#### THE EXERCISE
Answer these questions from the cockatiel thread.
1. Which person does Stretch dislike?
2. Which three people is Bailee willing to go near?
3. On whose shoulder does Spike sometimes sit?

#### SUPPLIED TEXT
# sparkles and her dad



## allen (Aug 25, 2007)

ok i just want to no is it normal for some tiels to bond to just one person when friends come over no matter who it is even her breeder when i put her on there shoulders she comes right back to me rightaway


----------



## Laura (Jul 30, 2007)

yes its normal, some tiels just prefer to be with there favourite human and some really don't care who there with as long as there getting attention.


----------



## allen (Aug 25, 2007)

just like stretch he won,t leave anyone alone except my one neighbour who he dislikes


----------



## Sophia (Aug 11, 2007)

Most tiels prefer one human that they want to be with the most. But other's don't mind who it is.


----------



## Bea (Jul 26, 2007)

Bailee won't even go near other people, he has three people (myself, dad and my brother) and anyone who isn't one of his people is evil and terrifying and he just won't go near.  Unless Cookie is on them and then he contemplates the idea for a while and eventually follows her to their shoulder. I blame myself for this because i feel as though i could've socialized him better when he was young so that he's more familiar with new people now.


----------



## xxxSpikexxx (Jul 30, 2007)

Spike only likes me(most of the time), he will sit on my Brothers shoulder sometimes. Spike also likes my niece and nephew when they come over  My Sister in law would rather run away from Spike, so we don't know about her


----------

#### RECORD EXTRACTS
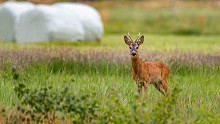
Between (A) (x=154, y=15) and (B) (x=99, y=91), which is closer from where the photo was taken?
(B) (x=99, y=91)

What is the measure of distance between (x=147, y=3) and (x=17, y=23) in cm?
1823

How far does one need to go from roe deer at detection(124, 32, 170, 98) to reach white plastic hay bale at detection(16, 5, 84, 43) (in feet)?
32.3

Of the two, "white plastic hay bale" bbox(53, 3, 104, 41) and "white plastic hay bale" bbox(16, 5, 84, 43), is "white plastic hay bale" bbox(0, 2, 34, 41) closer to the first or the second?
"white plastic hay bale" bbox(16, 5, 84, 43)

* * *

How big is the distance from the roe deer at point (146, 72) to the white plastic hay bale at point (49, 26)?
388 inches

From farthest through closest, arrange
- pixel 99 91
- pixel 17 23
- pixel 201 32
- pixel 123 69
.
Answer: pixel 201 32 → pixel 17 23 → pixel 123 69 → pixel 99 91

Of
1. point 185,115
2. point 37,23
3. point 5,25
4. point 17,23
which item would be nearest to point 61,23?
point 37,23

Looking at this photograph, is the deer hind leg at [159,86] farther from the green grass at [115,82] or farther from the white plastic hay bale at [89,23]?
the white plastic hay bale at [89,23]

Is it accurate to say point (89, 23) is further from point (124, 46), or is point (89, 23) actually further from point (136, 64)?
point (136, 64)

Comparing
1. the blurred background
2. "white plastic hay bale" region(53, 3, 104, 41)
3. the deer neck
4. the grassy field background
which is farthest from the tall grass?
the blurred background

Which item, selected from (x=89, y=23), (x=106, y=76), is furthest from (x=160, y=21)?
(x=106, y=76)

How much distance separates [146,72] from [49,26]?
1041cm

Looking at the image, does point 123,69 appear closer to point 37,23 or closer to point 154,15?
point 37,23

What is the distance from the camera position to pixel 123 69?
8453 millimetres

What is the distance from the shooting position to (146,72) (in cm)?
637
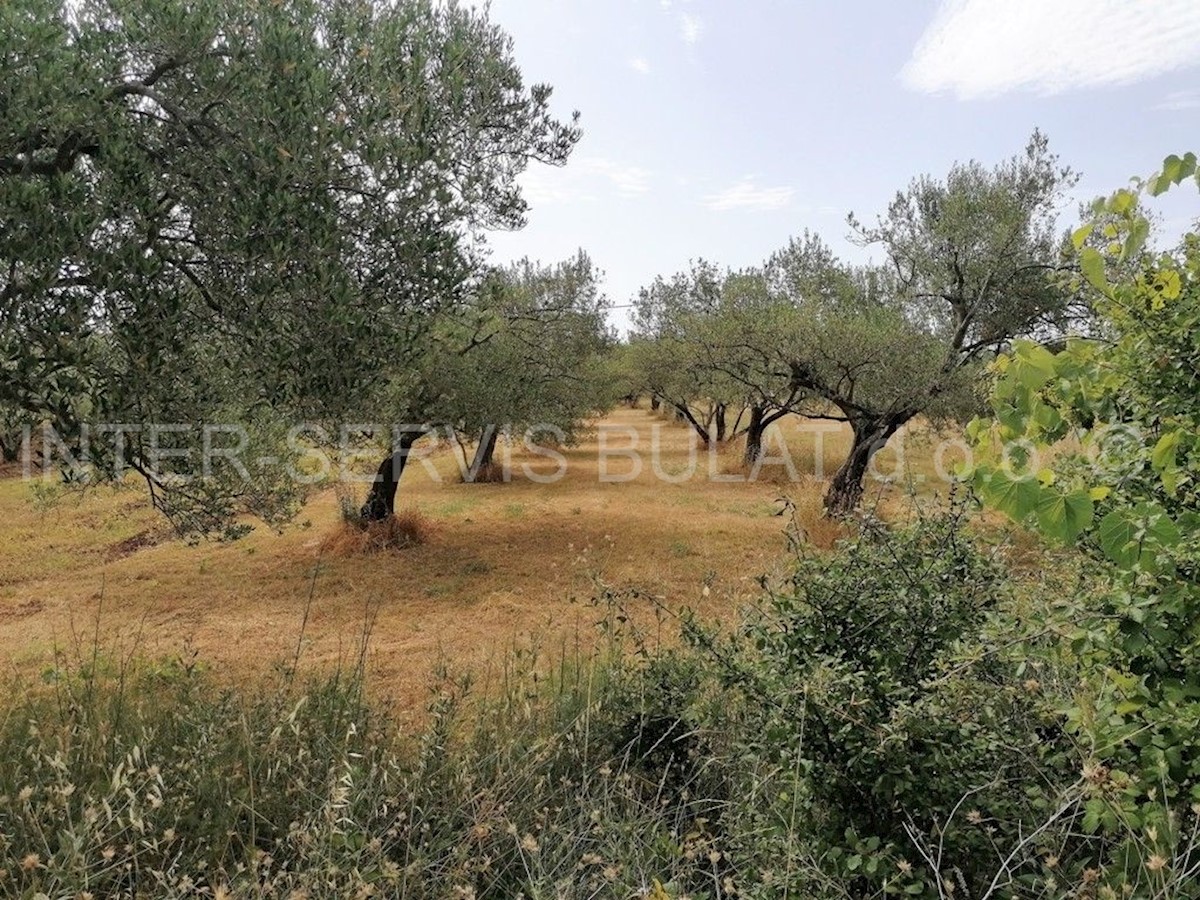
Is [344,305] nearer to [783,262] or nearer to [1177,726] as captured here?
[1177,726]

---

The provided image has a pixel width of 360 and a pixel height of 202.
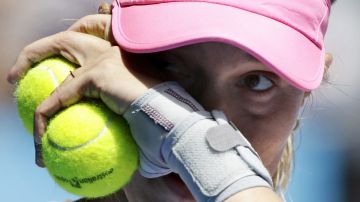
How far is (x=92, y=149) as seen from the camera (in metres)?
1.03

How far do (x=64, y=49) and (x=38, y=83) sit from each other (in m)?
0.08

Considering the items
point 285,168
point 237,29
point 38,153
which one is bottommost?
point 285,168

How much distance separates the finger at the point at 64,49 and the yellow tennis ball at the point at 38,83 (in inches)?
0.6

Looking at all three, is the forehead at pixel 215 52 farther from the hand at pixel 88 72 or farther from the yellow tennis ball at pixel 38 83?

#### EXERCISE RESULT
1. One of allen's neighbors.
2. The poster Bea, Bea's dad, and Bea's brother.
3. The shoulder of the poster's brother.